With the rise of PlayerUnknown’s Battlegrounds esports on an international scale, PGL unveiled it’s push into the popular battle royale title with their very first invitational event. Called the PGL PUBG Spring Invitational 2018, the event will see 16 teams from around the world compete in a 64-player all out onslaught to claim the chicken dinner prize a share of the $100,000 prize pool. Tainted Minds, an ANZ organisation who has been heavily invested in the PUBG scene were selected to represent Oceania. This will be one of the first events an Oceania team will compete at the world stage and Tainted Mind’s PUBG Captain ‘Joshiie’ was gobsmacked at the news on being invited.

“We are humbled to be invited to PGL, it still feels a bit surreal at this point.  The team has been working really hard,  everyone involved is thrilled with the opportunity to compete.  It is a huge privilege to be considered, and I think the experience the boys can gain from an event like this is priceless.”

As with all esports titles, having an invite only process and no local qualifier will always be met with some people disapproving of the team’s spot especially for a new title like PUBG. Joshiie however keeps things focused and positive saying that “we have been met with an overwhelming amount of support from both players and neighbouring orgs, and cannot wait to represent OCE on the global stage.” And regardless of what the qualifier process is – “they will always be naysayers” as Joshiie mentioned.

The PGL PUBG Spring Invitational 2018 is one of two PUBG internationals our region will represent at and without knowing where we sit on the global scale – we’re not sure on what to expect. For captain ‘Joshiie’, he’s staying humbled believing they will make a mark on the international level. “I trust that every member is going to be giving their absolute best.  Regardless of the talent going, we will be striving for a seat at the top.”

With over a month out before the event, I asked Joshiie about training as a squad for a game like PUBG where the competitive level is different to standard solo queue and the lack of creating your own private server to strat on.

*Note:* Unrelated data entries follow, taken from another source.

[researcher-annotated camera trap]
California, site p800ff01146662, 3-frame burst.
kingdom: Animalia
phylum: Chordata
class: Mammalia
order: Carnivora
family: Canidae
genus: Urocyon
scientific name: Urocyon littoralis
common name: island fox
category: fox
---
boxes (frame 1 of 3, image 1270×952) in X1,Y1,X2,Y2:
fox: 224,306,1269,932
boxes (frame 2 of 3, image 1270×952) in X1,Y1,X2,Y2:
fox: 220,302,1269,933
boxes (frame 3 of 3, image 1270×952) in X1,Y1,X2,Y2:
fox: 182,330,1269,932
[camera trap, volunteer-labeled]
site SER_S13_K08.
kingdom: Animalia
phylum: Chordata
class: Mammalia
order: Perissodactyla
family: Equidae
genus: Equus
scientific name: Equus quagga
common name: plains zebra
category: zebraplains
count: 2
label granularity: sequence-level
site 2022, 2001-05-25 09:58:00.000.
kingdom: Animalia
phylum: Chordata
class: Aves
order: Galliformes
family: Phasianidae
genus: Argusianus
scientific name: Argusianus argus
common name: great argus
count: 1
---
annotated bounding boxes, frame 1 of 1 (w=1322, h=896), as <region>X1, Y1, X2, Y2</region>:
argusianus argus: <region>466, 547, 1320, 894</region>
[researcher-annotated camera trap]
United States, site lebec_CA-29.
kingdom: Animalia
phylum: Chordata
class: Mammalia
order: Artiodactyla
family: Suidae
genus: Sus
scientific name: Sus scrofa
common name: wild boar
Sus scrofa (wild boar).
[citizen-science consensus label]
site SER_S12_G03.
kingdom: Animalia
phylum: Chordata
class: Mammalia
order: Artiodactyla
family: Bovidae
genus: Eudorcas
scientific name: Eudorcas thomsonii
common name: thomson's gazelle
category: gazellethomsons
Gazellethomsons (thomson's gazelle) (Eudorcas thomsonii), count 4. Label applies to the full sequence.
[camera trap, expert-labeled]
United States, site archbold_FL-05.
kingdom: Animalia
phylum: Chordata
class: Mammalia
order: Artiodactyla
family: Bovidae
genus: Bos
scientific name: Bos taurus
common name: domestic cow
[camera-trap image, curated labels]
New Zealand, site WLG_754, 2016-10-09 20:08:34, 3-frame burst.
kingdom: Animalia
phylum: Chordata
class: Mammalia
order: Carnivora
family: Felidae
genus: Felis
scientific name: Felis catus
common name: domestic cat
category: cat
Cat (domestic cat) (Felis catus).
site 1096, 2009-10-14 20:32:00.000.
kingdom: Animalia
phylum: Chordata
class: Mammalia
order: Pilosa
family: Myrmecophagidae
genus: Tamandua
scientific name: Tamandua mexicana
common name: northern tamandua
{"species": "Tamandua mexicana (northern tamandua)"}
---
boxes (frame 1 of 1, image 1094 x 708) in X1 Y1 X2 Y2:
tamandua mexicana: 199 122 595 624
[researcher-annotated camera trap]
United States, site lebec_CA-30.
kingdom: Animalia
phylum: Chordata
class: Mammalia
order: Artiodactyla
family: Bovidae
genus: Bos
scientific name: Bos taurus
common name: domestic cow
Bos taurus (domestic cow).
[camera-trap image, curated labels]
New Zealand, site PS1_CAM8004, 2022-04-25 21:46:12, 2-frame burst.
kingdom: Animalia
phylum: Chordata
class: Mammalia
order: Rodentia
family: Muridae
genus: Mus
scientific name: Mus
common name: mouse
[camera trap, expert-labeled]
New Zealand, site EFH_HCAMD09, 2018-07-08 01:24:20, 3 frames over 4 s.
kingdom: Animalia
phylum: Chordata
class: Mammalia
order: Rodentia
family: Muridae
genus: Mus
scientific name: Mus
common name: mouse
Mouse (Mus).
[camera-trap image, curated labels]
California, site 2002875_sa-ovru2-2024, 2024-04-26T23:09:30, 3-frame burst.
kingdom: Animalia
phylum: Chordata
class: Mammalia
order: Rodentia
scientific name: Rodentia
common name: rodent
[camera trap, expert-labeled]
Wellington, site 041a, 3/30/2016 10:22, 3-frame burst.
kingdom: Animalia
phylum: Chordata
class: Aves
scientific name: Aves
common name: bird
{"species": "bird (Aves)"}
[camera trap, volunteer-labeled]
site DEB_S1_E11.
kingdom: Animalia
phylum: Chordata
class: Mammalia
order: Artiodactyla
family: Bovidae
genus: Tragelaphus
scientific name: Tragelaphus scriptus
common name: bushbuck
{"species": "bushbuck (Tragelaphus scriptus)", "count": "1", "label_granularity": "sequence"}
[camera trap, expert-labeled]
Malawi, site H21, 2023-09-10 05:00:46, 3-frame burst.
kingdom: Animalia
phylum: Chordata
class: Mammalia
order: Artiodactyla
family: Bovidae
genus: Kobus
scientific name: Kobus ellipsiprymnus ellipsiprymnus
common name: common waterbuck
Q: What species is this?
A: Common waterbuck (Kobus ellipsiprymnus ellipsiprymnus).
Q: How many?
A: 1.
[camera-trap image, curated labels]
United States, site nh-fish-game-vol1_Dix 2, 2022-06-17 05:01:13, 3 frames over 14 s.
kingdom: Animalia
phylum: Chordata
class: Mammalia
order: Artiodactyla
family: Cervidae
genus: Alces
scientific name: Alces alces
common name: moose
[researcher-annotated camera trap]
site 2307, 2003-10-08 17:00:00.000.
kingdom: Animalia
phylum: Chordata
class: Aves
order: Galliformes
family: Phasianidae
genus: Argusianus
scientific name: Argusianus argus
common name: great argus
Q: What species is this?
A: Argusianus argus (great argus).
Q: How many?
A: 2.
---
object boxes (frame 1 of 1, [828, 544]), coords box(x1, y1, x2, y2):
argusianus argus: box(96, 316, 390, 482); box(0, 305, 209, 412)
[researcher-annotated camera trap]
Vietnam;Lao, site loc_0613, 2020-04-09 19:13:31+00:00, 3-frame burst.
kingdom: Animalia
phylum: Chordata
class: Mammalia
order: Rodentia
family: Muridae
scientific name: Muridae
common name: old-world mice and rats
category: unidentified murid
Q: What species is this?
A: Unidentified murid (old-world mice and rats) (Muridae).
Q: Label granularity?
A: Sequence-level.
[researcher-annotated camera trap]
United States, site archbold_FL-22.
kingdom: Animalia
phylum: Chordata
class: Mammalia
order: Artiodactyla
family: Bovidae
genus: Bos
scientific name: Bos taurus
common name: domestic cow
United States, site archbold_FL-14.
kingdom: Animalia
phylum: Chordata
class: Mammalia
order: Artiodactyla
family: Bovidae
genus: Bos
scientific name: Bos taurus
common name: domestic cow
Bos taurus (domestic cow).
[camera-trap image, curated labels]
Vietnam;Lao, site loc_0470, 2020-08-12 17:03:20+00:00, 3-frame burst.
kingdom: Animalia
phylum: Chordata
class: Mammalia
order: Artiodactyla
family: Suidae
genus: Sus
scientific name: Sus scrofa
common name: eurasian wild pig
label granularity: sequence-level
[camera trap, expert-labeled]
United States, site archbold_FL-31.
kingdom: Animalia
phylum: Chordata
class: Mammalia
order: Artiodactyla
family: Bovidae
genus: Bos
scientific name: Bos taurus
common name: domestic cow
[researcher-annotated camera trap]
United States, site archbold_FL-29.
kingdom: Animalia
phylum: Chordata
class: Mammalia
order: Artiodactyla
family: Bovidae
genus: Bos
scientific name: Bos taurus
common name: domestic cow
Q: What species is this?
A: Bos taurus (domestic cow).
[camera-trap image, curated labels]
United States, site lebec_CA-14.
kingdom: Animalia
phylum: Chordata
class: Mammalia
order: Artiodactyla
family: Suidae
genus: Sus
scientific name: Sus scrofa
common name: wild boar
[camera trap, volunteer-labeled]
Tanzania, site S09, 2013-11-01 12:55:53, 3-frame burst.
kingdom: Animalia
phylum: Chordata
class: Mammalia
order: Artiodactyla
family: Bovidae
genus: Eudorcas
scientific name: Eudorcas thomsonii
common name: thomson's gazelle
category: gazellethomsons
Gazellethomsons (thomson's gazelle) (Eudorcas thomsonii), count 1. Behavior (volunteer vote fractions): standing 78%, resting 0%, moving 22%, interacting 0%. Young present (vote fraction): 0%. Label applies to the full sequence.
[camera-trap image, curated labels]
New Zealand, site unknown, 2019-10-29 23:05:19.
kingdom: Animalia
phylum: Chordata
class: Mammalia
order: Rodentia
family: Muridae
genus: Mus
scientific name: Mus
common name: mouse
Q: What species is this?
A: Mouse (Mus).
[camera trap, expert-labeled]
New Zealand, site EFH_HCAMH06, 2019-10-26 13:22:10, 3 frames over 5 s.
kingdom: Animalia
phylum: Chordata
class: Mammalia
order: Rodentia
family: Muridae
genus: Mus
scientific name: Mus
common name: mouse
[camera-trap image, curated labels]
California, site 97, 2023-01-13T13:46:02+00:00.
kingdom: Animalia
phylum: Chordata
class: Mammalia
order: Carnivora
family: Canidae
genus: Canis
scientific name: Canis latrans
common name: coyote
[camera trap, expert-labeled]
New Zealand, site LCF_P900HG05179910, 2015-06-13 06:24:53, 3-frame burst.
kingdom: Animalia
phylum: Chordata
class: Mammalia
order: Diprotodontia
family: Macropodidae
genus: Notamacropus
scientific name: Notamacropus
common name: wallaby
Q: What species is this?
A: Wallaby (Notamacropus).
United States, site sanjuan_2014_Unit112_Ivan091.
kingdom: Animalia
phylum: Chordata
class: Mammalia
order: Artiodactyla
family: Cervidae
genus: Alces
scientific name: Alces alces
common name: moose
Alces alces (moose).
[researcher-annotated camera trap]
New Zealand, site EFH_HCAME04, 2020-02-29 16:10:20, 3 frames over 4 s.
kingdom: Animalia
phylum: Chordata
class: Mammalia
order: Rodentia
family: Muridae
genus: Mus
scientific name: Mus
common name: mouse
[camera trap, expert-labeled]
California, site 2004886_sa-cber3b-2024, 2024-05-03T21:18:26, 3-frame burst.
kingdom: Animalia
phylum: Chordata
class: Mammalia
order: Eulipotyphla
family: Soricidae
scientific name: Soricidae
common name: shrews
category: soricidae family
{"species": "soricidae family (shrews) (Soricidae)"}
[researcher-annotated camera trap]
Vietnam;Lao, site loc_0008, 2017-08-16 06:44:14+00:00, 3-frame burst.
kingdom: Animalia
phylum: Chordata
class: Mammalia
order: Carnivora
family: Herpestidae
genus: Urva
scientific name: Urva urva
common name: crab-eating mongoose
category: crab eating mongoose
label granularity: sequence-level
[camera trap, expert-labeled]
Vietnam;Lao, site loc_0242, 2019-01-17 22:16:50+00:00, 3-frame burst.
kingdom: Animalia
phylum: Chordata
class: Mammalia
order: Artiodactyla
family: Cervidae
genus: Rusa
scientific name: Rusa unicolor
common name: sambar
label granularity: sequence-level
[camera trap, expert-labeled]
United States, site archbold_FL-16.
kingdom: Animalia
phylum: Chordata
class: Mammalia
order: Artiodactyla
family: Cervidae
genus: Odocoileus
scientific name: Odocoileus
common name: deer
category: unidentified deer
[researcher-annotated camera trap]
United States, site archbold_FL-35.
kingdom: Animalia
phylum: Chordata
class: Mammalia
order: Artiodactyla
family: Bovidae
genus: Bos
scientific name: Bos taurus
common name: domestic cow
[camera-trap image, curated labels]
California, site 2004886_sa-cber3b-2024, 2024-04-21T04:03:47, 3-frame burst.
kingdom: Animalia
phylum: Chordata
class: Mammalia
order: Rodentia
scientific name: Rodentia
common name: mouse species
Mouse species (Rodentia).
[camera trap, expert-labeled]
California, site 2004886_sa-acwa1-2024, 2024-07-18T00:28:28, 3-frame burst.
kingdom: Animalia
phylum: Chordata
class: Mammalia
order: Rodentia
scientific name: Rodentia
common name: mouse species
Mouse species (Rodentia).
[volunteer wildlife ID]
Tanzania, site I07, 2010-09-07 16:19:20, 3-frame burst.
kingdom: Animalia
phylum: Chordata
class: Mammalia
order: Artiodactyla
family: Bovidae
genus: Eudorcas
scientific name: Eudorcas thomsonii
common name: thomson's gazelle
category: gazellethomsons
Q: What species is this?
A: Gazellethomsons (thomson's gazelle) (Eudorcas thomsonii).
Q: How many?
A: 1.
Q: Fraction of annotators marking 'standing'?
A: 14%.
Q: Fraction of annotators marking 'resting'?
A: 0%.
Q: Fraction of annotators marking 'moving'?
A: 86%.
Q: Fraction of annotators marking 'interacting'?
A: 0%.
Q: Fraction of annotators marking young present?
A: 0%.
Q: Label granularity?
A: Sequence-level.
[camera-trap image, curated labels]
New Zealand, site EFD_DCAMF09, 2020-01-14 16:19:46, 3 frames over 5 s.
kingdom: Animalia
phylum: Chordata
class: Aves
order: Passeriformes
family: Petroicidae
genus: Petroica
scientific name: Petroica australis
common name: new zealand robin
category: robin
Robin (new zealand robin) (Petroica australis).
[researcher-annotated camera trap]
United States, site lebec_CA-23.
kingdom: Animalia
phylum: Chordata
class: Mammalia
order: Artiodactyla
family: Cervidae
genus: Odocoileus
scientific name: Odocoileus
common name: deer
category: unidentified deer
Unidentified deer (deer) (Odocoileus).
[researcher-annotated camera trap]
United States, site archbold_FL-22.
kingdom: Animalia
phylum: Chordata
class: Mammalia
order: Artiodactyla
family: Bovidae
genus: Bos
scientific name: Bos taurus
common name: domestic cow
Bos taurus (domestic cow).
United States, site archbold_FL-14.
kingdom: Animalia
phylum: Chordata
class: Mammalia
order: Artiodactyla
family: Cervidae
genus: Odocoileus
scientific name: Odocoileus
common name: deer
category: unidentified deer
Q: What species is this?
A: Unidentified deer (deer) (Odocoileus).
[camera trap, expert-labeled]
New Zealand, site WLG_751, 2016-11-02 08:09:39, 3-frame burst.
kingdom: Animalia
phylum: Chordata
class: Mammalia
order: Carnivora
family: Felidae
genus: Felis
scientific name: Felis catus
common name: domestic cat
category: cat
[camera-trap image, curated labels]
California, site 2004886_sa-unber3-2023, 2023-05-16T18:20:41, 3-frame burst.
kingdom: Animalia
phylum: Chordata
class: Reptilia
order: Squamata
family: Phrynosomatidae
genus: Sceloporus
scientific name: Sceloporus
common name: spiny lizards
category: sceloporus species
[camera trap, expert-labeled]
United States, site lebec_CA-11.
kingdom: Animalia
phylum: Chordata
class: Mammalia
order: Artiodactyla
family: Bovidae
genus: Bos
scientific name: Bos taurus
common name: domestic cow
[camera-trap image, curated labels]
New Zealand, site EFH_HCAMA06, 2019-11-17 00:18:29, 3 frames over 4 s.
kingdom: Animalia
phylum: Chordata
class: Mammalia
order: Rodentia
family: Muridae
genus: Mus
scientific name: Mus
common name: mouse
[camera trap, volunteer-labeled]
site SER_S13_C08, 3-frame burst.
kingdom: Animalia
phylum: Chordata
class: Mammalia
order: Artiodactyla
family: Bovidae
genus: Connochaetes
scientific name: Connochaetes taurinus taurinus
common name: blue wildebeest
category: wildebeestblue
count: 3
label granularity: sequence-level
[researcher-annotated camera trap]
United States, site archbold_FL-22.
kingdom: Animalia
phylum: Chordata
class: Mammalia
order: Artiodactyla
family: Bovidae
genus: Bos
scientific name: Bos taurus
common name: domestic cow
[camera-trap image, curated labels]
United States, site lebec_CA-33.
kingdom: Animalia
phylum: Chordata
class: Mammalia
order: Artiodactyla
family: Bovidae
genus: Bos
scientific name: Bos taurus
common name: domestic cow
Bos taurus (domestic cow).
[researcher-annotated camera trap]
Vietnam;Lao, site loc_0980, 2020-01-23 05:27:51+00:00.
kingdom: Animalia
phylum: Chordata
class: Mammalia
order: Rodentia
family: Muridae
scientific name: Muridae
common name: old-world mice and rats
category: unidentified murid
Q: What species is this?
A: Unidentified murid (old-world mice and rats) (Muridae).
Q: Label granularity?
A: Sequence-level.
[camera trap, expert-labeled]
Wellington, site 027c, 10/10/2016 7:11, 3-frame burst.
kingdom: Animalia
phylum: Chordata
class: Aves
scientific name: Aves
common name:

“With PUBG’s limited server access it can be a challenge to practice. We are extremely lucky to have the PUBG OCE community on our side. They run custom scrims a few nights a week, specifically for the top tier Oceanic teams to train.” The PUBG OCE community is a massive one if fact and has helped shaped the scene locally by providing custom server access and tournaments.

Joshiie explains that these organised scrim nights organised by PUBG OCE are where the teams train. “This is where majority of our strats are planned and practiced, and with regular tournaments also being run in the region, most nights are dedicated to PUBG.”

Quickly touching on the topic about the game’s issues, many question whether the game is actually ‘esports ready’ running that joke when a glitch or bug happens. Tainted Joshiie agrees that “It’s no secret, the game definitely has some issues” but he did mention that he has “the utmost respect for the PUBG devs, considering how far this game has come since the early days of development and the impact the game has done globally in such a small time.”

“They have proved that they are not going to stop at mediocrity, and are continuously pushing updates that help this game progress on the competitive level. I’m truly excited for the future of the title.”

The PGL PUBG Spring Invitational 2018 kicks off from March 22nd 2018. The invitational will see 16 teams fly to Bucharest in Romania to compete for a $100,000 USD prize pool.